Directed by James Gunn. Starring Nathan Fillion, Elizabeth Banks, Michael Rooker, Gregg Henry, Tanya Saulnier. (2006, R, 96 min.)
REVIEWED By Marc Savlov, Fri., April 7, 2006
James Gunn knows what makes horror fans howl – both in delighted repulsion and, just as important, with the sublime in-crowd, fanboy glee that only comes when the director in question clearly loves poking the collective gag reflex just as much as gorehounds dig the real deal – squishy, brain-bursting, outer-space slugs and all.
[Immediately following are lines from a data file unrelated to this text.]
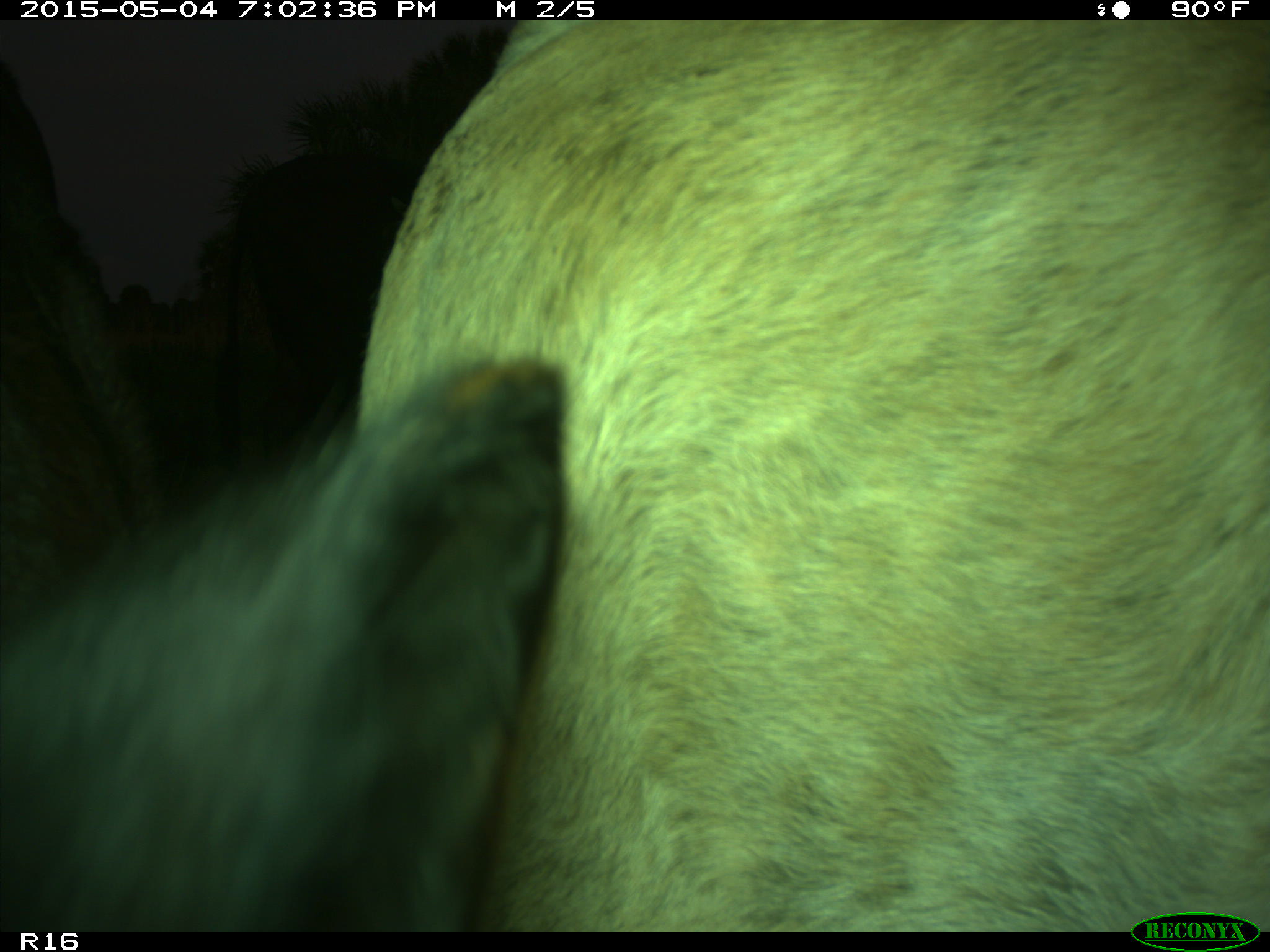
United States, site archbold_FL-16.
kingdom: Animalia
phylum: Chordata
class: Mammalia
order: Artiodactyla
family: Bovidae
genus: Bos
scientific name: Bos taurus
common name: domestic cow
Bos taurus (domestic cow).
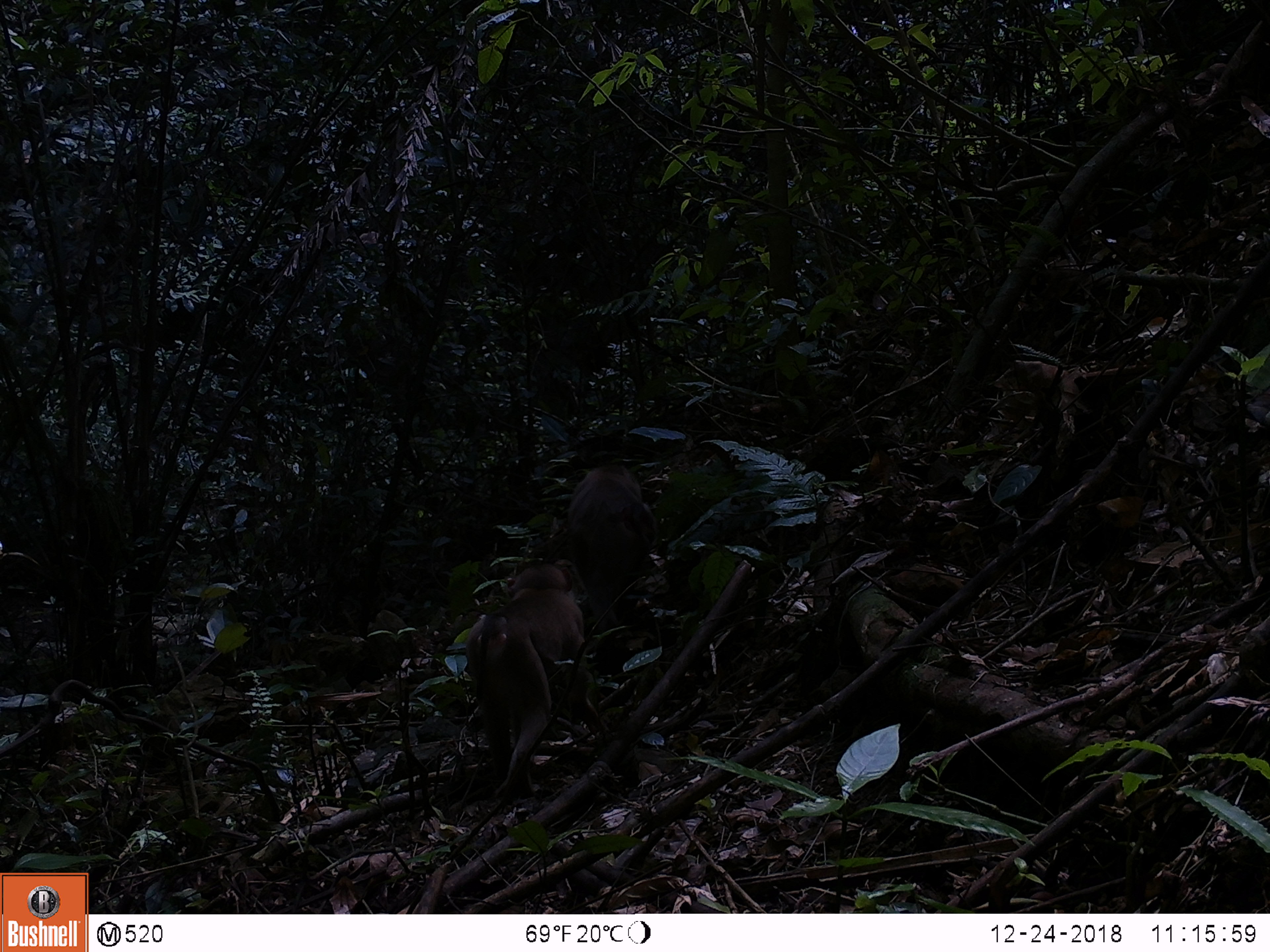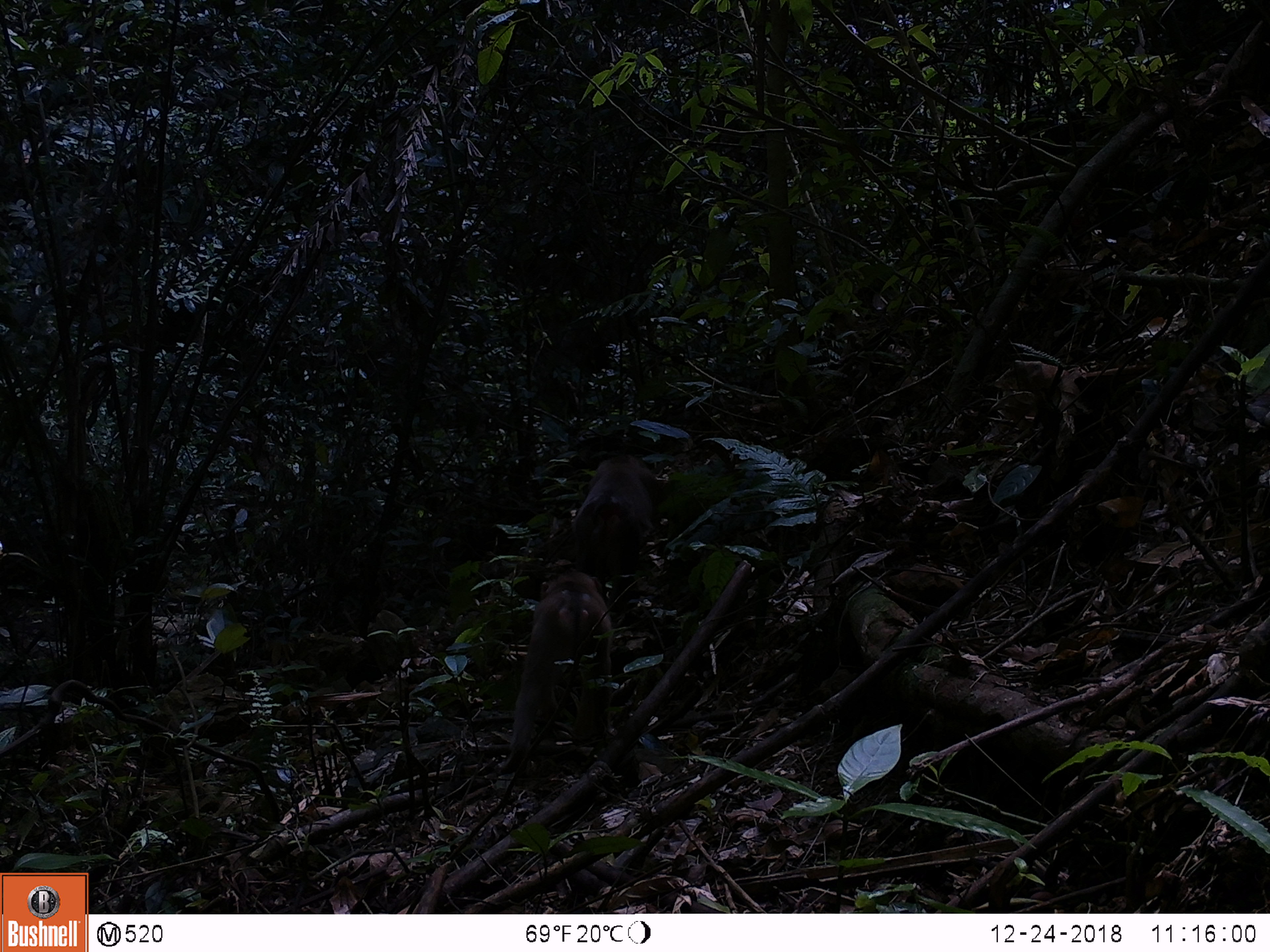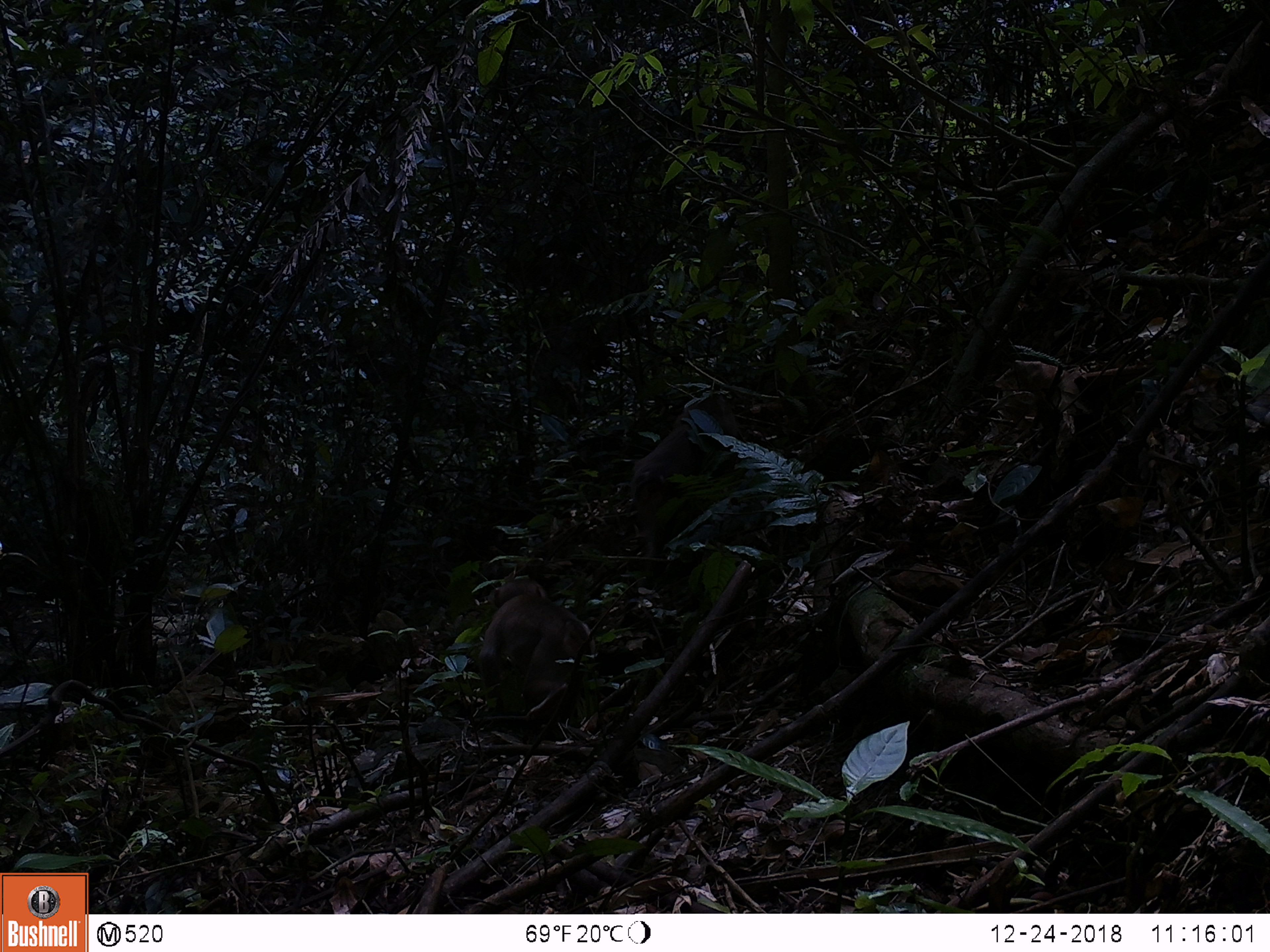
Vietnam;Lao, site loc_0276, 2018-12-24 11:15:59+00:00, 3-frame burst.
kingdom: Animalia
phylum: Chordata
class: Mammalia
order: Primates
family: Cercopithecidae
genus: Macaca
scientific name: Macaca nemestrina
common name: pig-tailed macaque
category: pig tailed macaque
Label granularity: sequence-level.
Anyone can make a bad horror comedy, but Gunn, the screenwriter of the vastly underrated remake of George A. Romero’s seminal gutbuster-cum-social critique Dawn of the Dead, is not only an honest and heartfelt fan of horror films but also one heck of a writer: Gag all you need to while taking in this smart, ghastly, and often disarmingly hilarious homage to everything from Romero’s herky-jerky undead to Stuart Gordon’s moister moments in Re-Animator and From Beyond (not to mention Brian Yuzna’s adroit skewering of Republican family values in the little-seen 1989 nightmare-cum-satire Society), but by the time the final credits roll, damned if you’re not downright upbeat about the whole alien invasion situation on screen. It sure beats reality at this particular moment, as finer genre offerings so often do. When alien grubworms invade a sleepy backwater burg in the great state of – where else? – Texas, it’s up to former Henry: Portrait of a Serial Killer luminary Rooker (as a guy who obviously never saw The Blob) to play host to the squirmy out-of-towners (literally). Rooker has terrific fun with the role of the doomed husband who just wants to be loved by his wife (Banks) even after he begins to resemble H.P. Lovecraft’s inner child. Slither has a breezy, unforced, and entirely welcome sense of humor, which only makes all those lovingly rendered shotgun blasts to the heads of the newly deceased locals all the more horrific. Gunn penned the screenplay as well, and it’s a gooey, kooky, and altogether ooky blast from start to finish, crisply shot and wittier than anything his former Troma Films boss Lloyd Kaufman’s done in years. Of course, Slither isn’t for everyone, but if you’ve a yen for gallons of grue and a smart, sassy story to boot, you couldn’t do better than Gunn’s hellishly fun horror show.